Textauszug:
- - - - -

Beim Eröffnungsabend im ortseigenen Cinema Rex stellten die Festivalleiter, Festivalmanager Gabriel Zurbriggen und künstlerischer Leiter Stefan Fichtner die beiden Jurys vor, die über den Gewinner unter 9 Spielfilmen aus 5 Ländern entscheiden werden. Die Eröffnungsveranstaltung wurde für ein besonderes Spektakel unterbrochen: Für drei Minuten wurden die Berge beleuchtet, woraufhin sich das Kinopublikum hinaus auf einen Platz begab, die Illumination zu bestaunen und dann wieder ins Kino zurückbegab, wo das Programm nahtlos fortgesetzt wurde.
Den fachkundig besetzten Jurys gehören an: Regisseurin Christine Repond (SILBERWALD), der österreichische Schauspieler und Regisseur Markus Schleinzer und der deutsche Schauspieler Hans-Jochen Wagner (ALLE ANDEREN), die Variety-Kritiker Jay Weissberg (US), taz-Kritikerin Cristina Nord (D) und Tagesanzeiger-Kritiker Christoph Schneider (CH).

- - - - -

Datensätze aus einer Datensammlung:
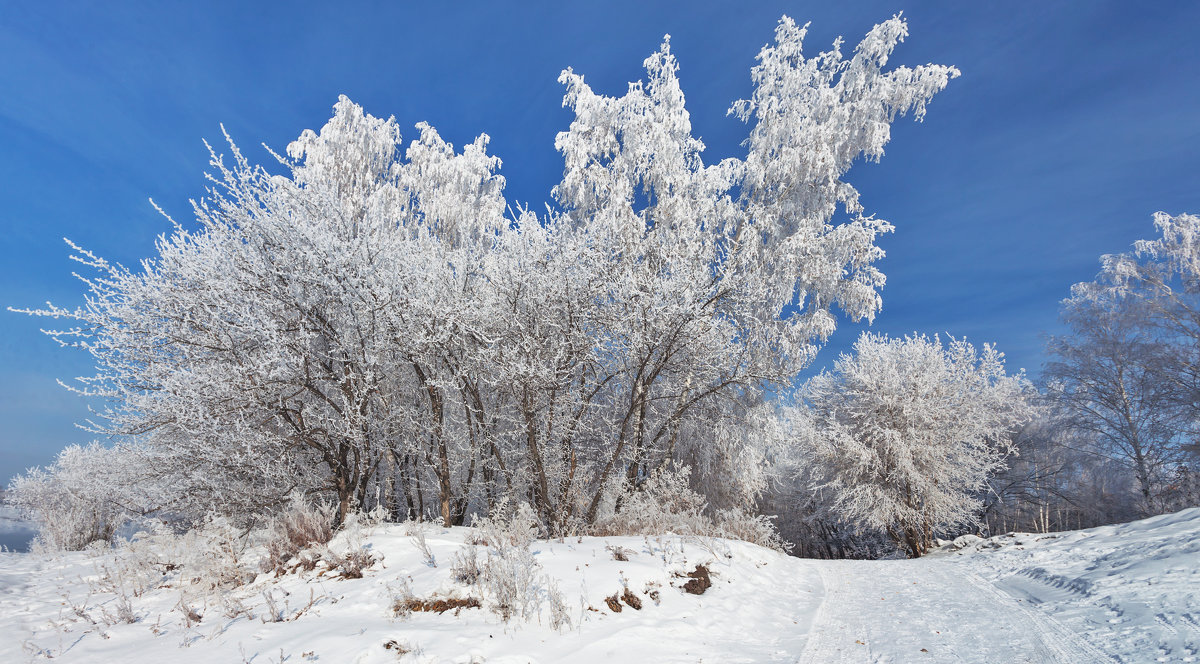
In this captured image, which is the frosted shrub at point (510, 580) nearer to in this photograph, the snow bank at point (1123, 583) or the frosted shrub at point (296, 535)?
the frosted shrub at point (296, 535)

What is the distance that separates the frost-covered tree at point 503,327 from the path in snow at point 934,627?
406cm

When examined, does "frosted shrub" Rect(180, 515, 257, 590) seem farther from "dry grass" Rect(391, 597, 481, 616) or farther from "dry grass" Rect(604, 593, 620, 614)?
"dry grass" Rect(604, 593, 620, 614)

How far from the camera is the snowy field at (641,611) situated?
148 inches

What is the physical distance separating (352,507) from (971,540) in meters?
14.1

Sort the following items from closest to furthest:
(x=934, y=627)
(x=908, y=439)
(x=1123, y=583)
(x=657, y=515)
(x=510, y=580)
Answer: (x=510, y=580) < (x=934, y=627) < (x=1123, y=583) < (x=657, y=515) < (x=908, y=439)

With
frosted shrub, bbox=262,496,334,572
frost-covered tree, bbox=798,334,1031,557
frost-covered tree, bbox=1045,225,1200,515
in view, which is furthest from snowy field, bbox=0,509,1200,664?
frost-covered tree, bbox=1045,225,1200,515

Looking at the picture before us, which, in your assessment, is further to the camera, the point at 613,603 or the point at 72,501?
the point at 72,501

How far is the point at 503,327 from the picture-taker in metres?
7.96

- - - - -

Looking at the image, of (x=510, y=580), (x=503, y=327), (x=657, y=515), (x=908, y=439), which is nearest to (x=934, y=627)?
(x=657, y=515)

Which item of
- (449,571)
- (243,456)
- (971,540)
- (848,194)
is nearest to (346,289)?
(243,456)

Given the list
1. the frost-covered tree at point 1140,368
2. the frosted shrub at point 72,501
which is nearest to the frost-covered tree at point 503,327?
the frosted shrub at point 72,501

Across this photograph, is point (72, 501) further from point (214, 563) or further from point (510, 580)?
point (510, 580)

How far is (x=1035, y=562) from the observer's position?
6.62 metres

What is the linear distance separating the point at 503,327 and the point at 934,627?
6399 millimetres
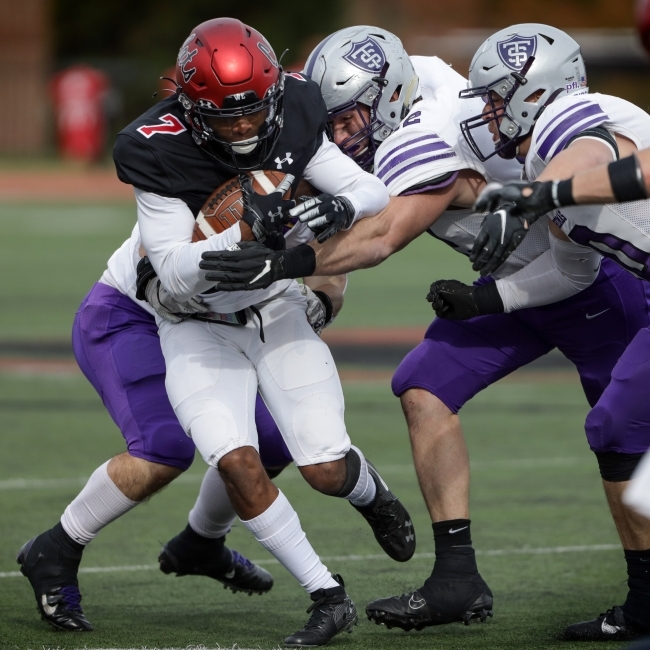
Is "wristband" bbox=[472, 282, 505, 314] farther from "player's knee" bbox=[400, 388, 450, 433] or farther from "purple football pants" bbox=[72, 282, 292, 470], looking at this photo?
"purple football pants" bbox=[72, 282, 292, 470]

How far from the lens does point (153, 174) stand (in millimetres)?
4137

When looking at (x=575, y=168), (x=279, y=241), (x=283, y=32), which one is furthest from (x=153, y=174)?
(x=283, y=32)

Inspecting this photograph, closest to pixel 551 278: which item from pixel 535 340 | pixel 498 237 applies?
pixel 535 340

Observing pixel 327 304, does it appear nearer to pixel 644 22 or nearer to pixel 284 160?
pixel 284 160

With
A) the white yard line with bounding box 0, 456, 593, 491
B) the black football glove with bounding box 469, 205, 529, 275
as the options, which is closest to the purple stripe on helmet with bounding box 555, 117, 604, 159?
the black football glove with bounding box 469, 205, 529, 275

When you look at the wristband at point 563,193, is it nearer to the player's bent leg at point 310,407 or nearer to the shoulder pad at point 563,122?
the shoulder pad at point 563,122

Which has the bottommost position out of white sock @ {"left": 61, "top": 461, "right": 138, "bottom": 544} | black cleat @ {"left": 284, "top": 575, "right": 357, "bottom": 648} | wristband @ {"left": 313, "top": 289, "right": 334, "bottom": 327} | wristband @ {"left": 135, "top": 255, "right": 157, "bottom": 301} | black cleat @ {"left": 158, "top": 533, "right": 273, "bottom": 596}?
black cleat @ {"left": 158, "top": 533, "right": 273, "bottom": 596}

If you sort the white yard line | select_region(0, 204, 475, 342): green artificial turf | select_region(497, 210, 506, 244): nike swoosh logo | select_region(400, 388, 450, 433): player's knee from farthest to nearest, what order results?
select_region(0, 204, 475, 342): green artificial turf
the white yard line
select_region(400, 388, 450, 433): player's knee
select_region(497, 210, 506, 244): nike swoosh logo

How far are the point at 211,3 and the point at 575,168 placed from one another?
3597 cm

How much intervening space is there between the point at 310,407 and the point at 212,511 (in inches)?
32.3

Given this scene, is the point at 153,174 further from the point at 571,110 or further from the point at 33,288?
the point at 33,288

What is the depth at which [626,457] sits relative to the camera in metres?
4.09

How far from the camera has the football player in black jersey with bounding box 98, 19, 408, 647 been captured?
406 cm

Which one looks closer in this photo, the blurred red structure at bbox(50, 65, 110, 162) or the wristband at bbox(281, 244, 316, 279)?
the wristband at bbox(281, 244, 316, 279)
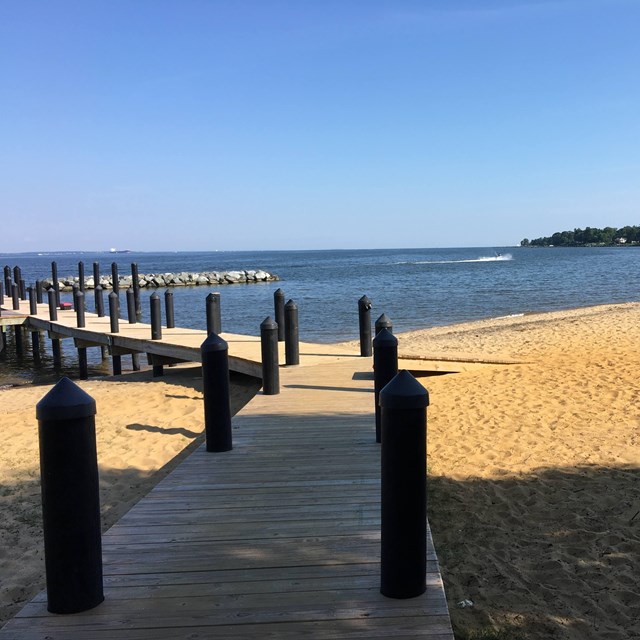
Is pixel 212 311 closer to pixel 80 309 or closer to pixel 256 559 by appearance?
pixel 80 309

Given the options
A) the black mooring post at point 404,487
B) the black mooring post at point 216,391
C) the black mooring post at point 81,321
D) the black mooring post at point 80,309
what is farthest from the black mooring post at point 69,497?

- - - - -

Zu lösende Aufgaben:
1: Schreibe aus dem Textauszug den Abschnitt ab, der mit den Worten „Beim Eröffnungsabend im“ anfängt und mit „nahtlos fortgesetzt wurde.“ aufhört.
2: Beantworte anhand des Textauszugs diese Fragen:
(a) Wie viele Spielfilme aus wie vielen Ländern stehen zur Wahl?
(b) Wie lange wurden die Berge beleuchtet?
(c) Für welche Zeitung schreibt Christoph Schneider?

Die Ergebnisse:
1:
Beim Eröffnungsabend im ortseigenen Cinema Rex stellten die Festivalleiter, Festivalmanager Gabriel Zurbriggen und künstlerischer Leiter Stefan Fichtner die beiden Jurys vor, die über den Gewinner unter 9 Spielfilmen aus 5 Ländern entscheiden werden. Die Eröffnungsveranstaltung wurde für ein besonderes Spektakel unterbrochen: Für drei Minuten wurden die Berge beleuchtet, woraufhin sich das Kinopublikum hinaus auf einen Platz begab, die Illumination zu bestaunen und dann wieder ins Kino zurückbegab, wo das Programm nahtlos fortgesetzt wurde.

2:
(a) 9 Spielfilme aus 5 Ländern
(b) Drei Minuten
(c) Für den Tagesanzeiger